CIANJUR.JABAREKSPRES.COM,CIANJUR – Pusat Pelayanan Terpadu Perlindungan Perempuan dan Anak (P2TP2A) Kabupaten Cianjur, meminta pelaku pencabulan terhadap siswa SD di Cipanas diberikan hukuman setimpal.
Konselor Psikologi P2TP2A Kabupaten Cianjur, Sri Tedja mengatakan, kasus pencabulan terhadap siswa SD di Cipanas harus ditindaklanjuti untuk memberikan efek jera. Menurutnya, kasus pencabulan yang dilakukan oknum guru SD tersebut merupakan tindak kriminal.
“Harus ada efek jera bagi para pelaku predator seksual. Apalagi ini banyak korbannya,” kata dia kepada wartawan, belum lama ini.

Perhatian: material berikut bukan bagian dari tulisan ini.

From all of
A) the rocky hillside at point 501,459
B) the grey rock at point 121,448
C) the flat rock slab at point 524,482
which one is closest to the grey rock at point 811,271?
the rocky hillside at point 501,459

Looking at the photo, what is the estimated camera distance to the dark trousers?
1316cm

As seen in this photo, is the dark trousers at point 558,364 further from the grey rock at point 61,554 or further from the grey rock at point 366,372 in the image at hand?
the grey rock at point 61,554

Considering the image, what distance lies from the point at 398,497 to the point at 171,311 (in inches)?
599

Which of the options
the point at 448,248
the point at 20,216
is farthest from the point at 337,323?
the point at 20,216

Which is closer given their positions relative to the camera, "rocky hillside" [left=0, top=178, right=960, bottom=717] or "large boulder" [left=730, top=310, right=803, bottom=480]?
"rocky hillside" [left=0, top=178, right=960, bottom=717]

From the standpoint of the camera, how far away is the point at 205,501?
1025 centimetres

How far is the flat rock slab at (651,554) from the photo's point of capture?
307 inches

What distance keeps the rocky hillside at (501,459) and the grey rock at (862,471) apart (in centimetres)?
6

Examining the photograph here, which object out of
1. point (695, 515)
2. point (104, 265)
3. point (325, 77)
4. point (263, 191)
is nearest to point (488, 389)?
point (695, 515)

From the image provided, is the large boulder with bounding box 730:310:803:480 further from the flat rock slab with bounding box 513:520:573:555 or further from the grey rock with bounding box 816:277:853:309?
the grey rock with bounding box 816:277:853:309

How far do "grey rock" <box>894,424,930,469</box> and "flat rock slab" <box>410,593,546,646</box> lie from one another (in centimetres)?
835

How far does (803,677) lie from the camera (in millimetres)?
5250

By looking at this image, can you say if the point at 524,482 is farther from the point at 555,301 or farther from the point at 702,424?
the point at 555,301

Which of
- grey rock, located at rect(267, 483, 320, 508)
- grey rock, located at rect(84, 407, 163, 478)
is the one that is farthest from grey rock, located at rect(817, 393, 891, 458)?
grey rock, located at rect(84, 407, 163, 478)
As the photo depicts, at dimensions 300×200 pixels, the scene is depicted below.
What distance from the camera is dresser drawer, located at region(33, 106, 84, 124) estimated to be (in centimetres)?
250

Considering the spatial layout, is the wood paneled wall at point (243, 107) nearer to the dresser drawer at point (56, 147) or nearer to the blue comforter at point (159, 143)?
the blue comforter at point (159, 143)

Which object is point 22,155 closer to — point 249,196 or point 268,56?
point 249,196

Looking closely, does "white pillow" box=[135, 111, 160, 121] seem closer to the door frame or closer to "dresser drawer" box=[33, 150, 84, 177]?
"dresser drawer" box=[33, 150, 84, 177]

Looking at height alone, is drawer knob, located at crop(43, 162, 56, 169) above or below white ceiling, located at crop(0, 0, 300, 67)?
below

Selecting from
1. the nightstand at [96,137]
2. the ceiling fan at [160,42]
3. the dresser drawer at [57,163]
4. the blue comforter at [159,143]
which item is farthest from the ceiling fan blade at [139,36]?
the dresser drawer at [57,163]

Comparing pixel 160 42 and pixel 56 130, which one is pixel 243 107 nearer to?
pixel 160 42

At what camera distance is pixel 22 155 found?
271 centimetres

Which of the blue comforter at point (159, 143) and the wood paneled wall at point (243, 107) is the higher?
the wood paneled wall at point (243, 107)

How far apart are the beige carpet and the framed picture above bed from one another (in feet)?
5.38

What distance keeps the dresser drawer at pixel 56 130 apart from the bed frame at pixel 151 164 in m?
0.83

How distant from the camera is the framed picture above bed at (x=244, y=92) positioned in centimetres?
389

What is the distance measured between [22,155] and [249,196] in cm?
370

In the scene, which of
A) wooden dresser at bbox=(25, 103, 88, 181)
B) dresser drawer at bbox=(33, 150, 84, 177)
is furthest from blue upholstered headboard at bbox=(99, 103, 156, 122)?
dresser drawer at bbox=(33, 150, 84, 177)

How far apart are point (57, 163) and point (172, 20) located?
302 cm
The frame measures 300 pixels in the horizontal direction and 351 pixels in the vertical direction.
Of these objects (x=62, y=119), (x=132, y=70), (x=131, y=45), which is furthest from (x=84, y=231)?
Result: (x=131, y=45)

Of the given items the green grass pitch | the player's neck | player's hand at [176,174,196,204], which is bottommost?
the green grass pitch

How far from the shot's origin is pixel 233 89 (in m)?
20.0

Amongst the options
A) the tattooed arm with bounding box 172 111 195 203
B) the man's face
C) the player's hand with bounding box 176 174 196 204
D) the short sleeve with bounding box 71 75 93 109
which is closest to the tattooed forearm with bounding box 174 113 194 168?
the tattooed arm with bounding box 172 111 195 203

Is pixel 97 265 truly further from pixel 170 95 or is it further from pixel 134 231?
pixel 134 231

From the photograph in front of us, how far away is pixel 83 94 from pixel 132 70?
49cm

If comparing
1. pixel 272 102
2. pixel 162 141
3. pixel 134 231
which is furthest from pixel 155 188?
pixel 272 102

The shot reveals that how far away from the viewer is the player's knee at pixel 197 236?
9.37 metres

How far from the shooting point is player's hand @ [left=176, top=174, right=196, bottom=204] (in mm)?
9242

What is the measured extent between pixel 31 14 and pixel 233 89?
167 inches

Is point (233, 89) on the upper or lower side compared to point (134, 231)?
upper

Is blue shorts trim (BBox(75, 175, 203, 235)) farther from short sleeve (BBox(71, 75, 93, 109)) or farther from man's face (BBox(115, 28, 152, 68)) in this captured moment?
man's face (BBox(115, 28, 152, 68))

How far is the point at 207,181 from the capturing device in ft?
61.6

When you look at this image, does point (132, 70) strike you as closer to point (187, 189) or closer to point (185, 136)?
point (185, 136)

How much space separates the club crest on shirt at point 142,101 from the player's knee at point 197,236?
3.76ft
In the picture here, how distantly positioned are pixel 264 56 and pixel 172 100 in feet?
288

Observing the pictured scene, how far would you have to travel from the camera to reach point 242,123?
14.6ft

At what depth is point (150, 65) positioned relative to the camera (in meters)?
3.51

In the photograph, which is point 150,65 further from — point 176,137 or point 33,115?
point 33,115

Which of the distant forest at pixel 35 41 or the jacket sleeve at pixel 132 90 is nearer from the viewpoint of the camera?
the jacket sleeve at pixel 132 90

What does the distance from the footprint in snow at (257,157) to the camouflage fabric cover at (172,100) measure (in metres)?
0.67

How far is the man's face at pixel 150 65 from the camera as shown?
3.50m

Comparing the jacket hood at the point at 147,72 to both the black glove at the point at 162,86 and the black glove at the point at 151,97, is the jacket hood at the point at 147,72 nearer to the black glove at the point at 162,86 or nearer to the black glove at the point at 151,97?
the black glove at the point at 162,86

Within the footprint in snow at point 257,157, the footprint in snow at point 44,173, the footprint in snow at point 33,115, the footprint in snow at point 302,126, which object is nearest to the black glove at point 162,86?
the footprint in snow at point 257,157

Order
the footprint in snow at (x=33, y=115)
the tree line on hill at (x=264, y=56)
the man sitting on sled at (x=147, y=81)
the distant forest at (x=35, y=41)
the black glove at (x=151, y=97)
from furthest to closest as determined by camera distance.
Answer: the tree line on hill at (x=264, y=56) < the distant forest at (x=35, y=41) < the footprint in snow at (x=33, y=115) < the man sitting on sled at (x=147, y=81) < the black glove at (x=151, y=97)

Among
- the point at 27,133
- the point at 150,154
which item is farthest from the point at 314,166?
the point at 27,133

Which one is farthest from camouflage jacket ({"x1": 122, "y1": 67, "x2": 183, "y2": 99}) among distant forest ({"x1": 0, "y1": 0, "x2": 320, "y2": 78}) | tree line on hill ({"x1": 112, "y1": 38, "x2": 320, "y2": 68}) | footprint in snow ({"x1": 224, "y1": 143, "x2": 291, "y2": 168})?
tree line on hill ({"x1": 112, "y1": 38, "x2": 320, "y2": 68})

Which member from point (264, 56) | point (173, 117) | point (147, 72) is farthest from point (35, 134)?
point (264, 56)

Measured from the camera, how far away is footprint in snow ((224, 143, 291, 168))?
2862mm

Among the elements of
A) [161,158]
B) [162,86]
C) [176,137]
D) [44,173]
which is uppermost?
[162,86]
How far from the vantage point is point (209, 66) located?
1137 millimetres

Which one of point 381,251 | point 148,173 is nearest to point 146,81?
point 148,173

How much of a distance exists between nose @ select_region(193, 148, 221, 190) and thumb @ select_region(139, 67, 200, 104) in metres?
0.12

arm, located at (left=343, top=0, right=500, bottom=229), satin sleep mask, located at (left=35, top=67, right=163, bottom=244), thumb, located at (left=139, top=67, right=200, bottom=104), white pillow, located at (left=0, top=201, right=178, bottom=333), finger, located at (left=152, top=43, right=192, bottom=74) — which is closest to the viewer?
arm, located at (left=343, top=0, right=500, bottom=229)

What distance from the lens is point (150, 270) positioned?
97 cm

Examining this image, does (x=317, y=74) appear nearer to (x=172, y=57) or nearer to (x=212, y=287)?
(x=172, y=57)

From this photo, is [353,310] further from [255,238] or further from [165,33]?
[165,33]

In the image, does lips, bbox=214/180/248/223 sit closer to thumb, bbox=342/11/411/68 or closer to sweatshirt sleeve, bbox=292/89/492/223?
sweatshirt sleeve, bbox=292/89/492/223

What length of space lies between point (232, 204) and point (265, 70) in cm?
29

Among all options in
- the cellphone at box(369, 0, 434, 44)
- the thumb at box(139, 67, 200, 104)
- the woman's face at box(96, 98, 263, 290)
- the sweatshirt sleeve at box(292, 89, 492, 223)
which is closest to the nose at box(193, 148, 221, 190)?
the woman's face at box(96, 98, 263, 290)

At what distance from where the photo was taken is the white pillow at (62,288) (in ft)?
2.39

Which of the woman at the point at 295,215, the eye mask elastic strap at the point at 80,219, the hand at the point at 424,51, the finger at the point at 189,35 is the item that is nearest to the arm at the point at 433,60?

Baca Juga:Bentuk Karakter Siswa, FP2MI Cipanas Gelar Perkemahan Pramuka Madrasah Ibtidaiyah
Sri menjelaskan, penyembuhan terhadap korban membutuhkan waktu yang cukup lama, oleh karenanya lingkungan sekitar korban harus bisa mendukung agar korban bisa melupakan masalah yang pernah terjadi.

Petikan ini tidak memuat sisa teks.